Ambassador of Croatia Igor Pokaz writes at the start of his country’s Presidency of the Council of the European Union

AT THE START OF THIS YEAR, the Republic of Croatia began its first ever Presidency of the Council of the European Union. It is a huge undertaking for the newest member state to be at the helm of the second largest global economy less than seven years after joining the EU.

When Croatia joined the EU on 1 July 2013, it was not just a historical achievement, but a crucial landmark in a truly extraordinary journey of transformation: from destruction and human suffering during the Homeland War to peace; from defence of the country’s very existence to membership in the UN, EU, NATO and other key international fora; from being supported, to providing support to others; from post-war reconstruction to holding the Presidency of the Council of the EU.

This journey highlights the importance of resilience, persistence, and working together towards a shared goal, which are the very same qualities that have helped the EU overcome many challenges in its history, and which it will need to overcome the many challenges it faces today.

From uneven economic development, climate change and migration, to demographic decline, growing populism and the spreading of disinformation, we are faced with questions that can be answered only by a Europe that is strong, united and that works for its citizens. This ambition is reflected in the title of the Croatian Presidency Programme – A Strong Europe in a World of Challenges. Our priorities are structured under four pillars: a Europe that develops, a Europe that connects, a Europe that protects, and an influential Europe.

The Presidency is a paramount task for our government and our state administration, and we approach it with a sense of great honour and responsibility. It comes at a decisive time for Europe and its future, with many challenges and opportunities lying ahead.

First of all, it takes place in a completely new institutional landscape, with the new Commission, new Parliament, new President of the European Council and new High Representative for Foreign Affairs and Security Policy.

Secondly, it takes place at the crucial time of negotiations on the next Multiannual Financial Framework for the period between 2021 and 2027, which will define the kind of role Europe wants to play for much of this decade.

Thirdly, the Croatian Presidency will launch preparations for the Conference on the Future of Europe, and it hopes that it will foster optimism in Europe and make Croatian and European citizens more interested in the European processes. The Croatian Commissioner for Demography and Democracy will lead the effort on this.

Fourthly, as a country that is strongly supporting EU enlargement, Croatia has an important role to play in ensuring the continued vitality of this policy, which is why a major summit between the EU and South East European countries will be held in Zagreb in early May, and the Presidency will work hard to ensure that positive messages are sent to aspiring countries in the run up to the Summit. The purpose of the Summit is to show these countries that their European journey continues, and that the EU will help them on this path.

Despite all these important topics, our Presidency will likely be most remembered as the Presidency during which the UK left the EU. It is a sort of historic irony that the youngest EU member state will bid farewell to the first country ever leaving the EU. But as European Commission President Ursula von der Leyen said in her speech at the London School of Economics and Political Science, the EU has – despite its regrets – always fully respected the UK’s decision, and the EU and the UK will still be the best of friends and partners after 1 February 2020.

The negotiations on withdrawal were difficult, but we have proven that it is possible to agree a deal.

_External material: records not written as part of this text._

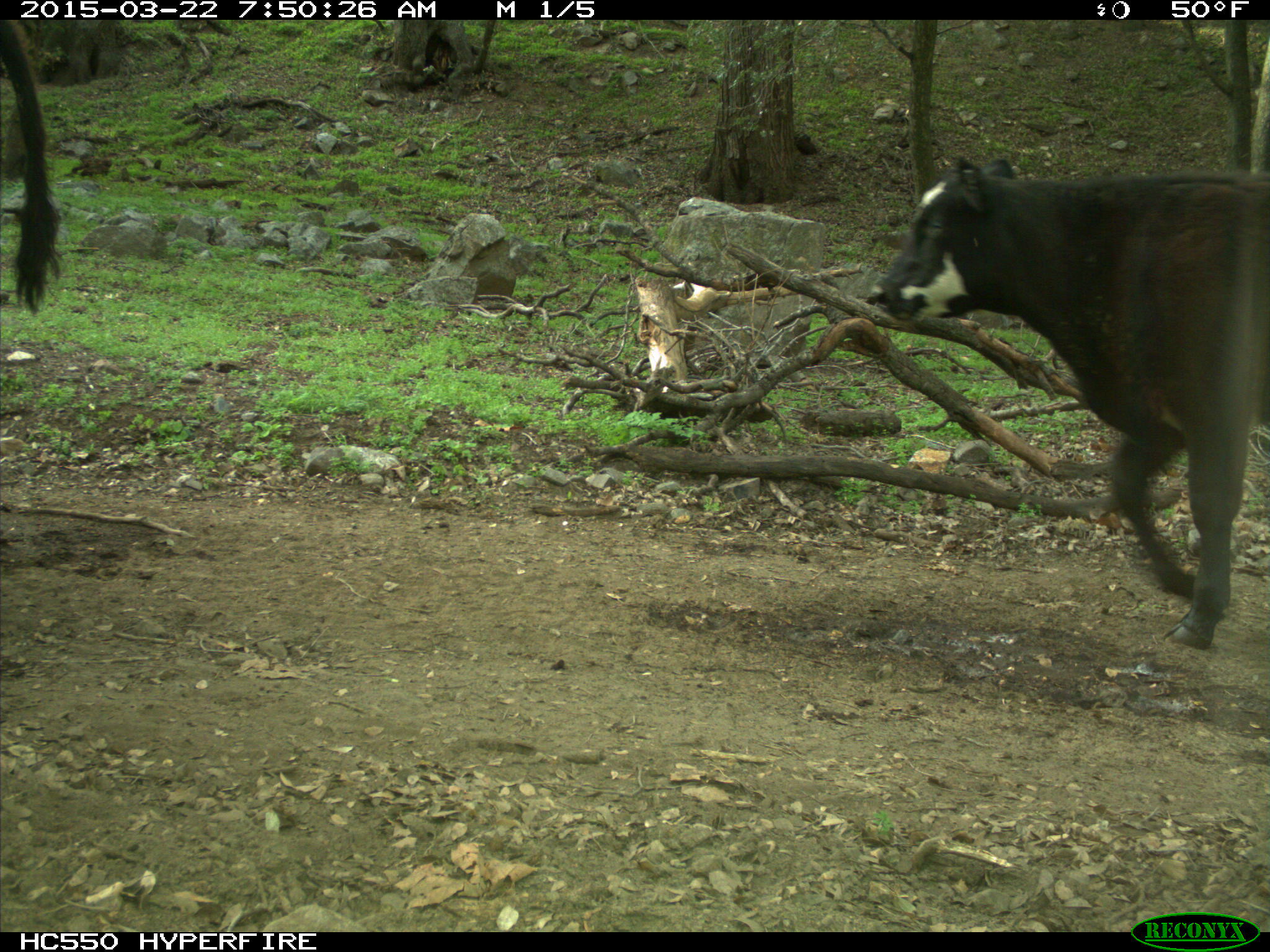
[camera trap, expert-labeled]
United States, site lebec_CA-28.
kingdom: Animalia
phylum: Chordata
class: Mammalia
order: Artiodactyla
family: Bovidae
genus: Bos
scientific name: Bos taurus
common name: domestic cow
Bos taurus (domestic cow).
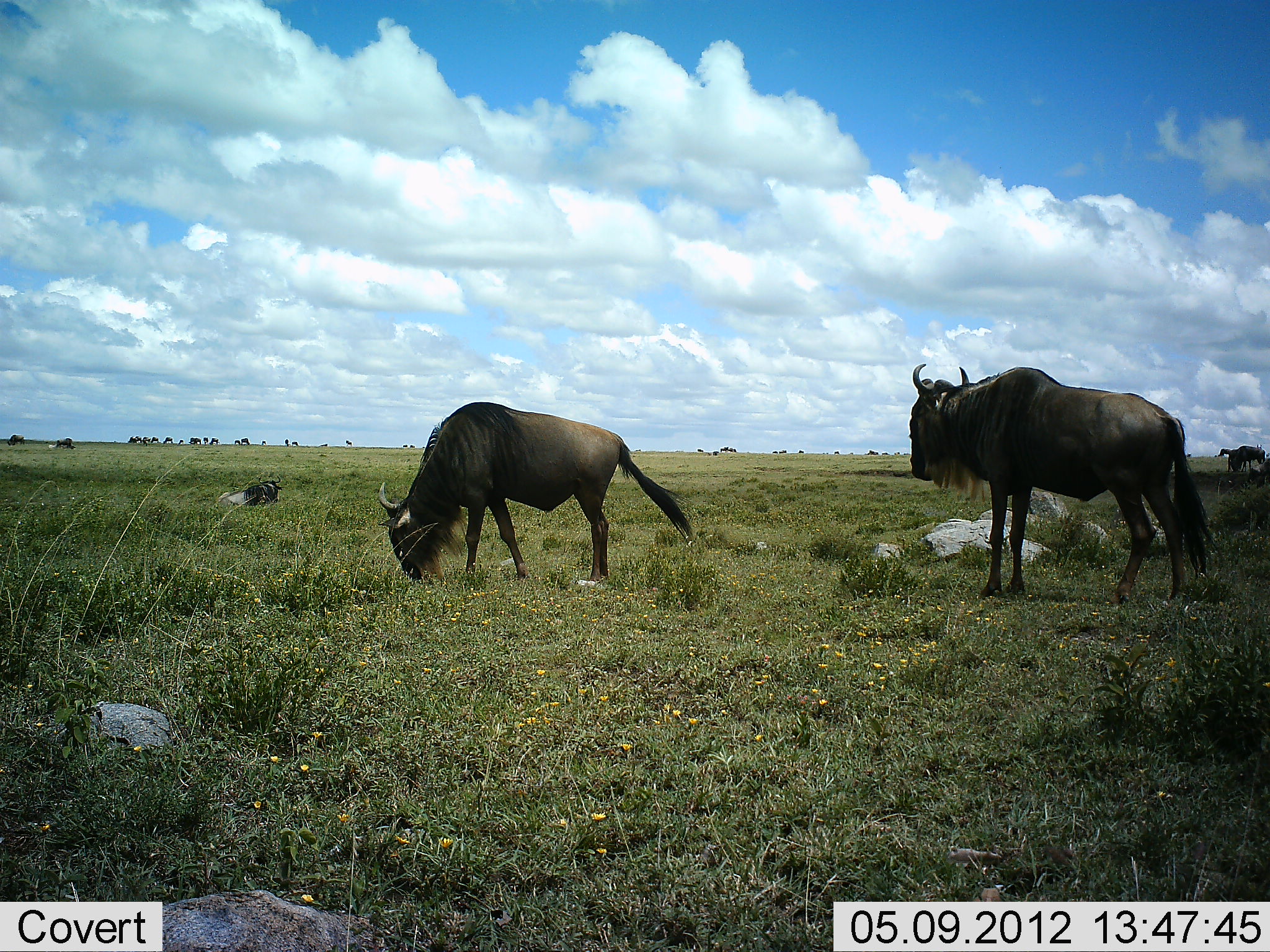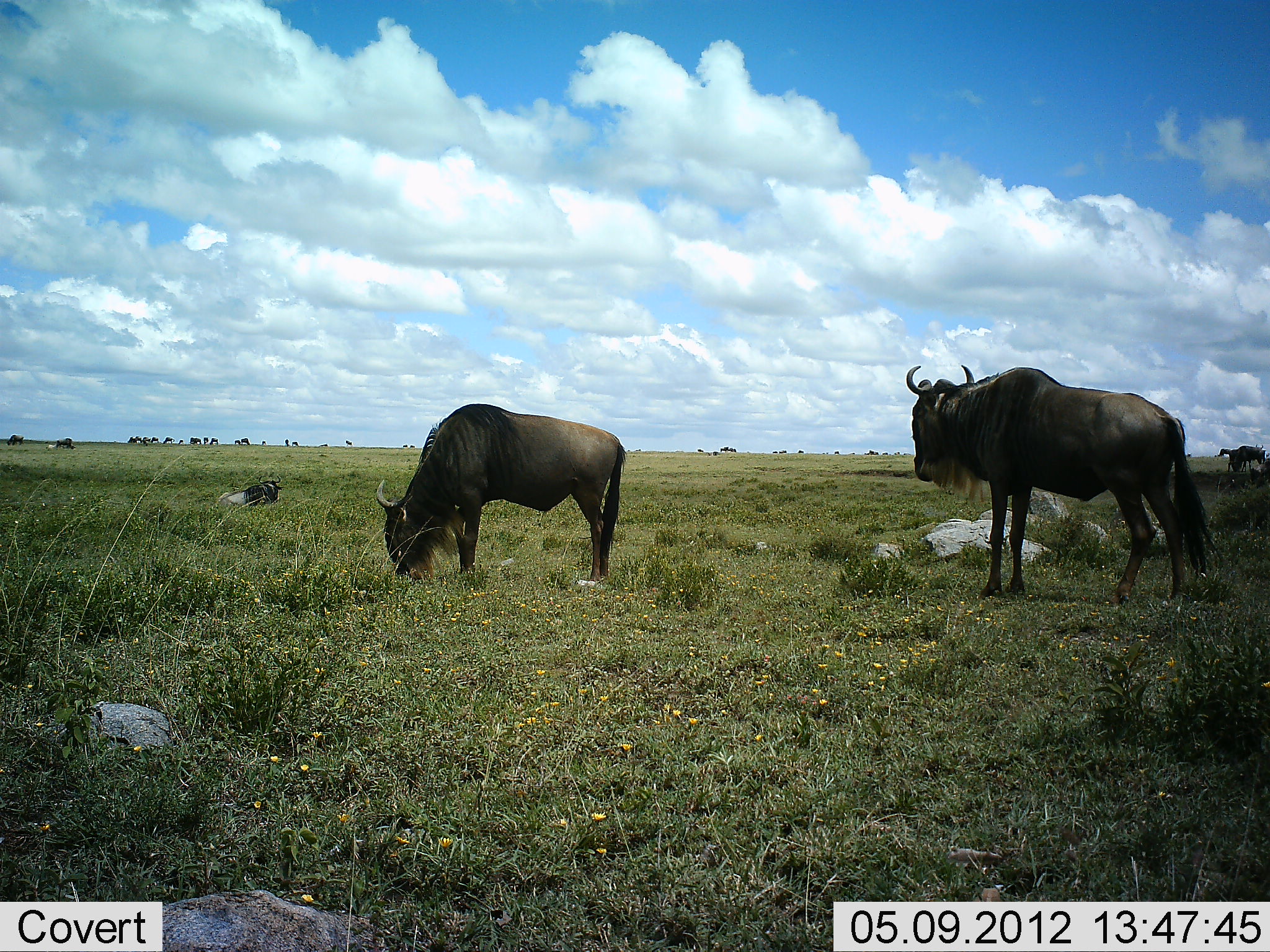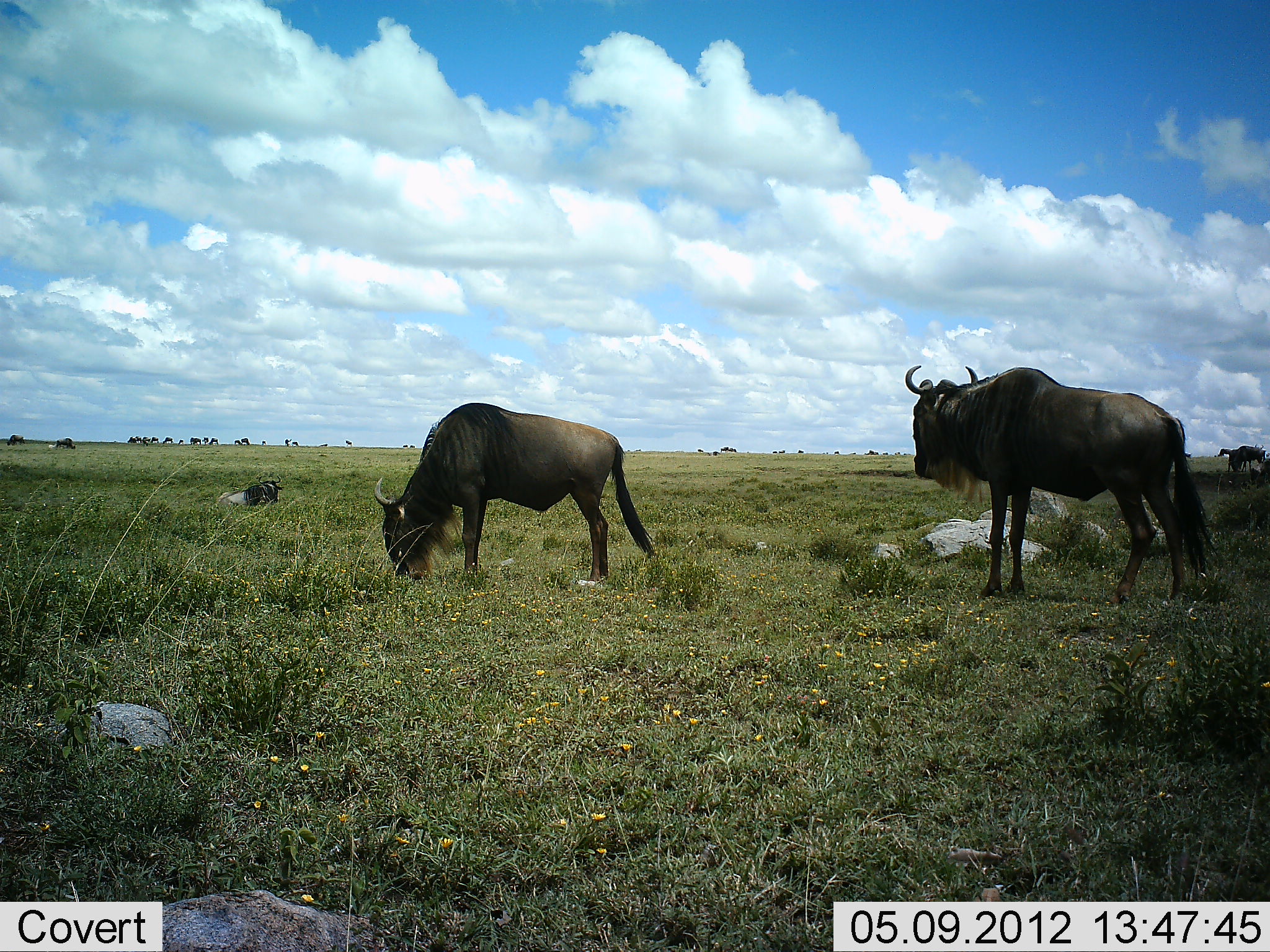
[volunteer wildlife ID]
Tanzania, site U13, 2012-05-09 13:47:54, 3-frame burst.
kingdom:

These are the good foundations for the next phase of negotiations, despite the well-known challenges that lie ahead.

In parallel to our Presidency commitments, Croatia will continue to work on the preparations to enter the Schengen Area and join the European Exchange Mechanism and later introduce the euro.

The Presidency is always a great opportunity to present the richness of a national culture. To mark the beginning of the Presidency, the Croatian Embassy in London organised an exhibition by Vasko Lipovac, one of the most instantly recognisable artists in Croatia, which is open until 15 February at Europe House in London. We will celebrate Europe Day with a concert by the vocal ensemble Antiphonus that is co-organised with the European Parliament Liaison Office in the UK. We plan to bring prominent Croatian films to London audiences in the form of a film festival. An exhibition and a lecture about Ivan Meštrović, the most renowned Croatian sculptor, is being prepared, as well as other cultural events.

On behalf of the Croatian Embassy in London, I can only commend the work of our Finnish and Romanian colleagues, who did an excellent job during their presidencies and with whom we worked as part of Trio. The Representation of the European Commission in London, which will soon transition into the Delegation of the European Union, has been a great support to our Presidency and its work in the context of EU citizen rights has been invaluable.

During our Presidency and beyond we look forward to working closely with all our counterparts in London for the goal of a strong Europe in a world of challenges.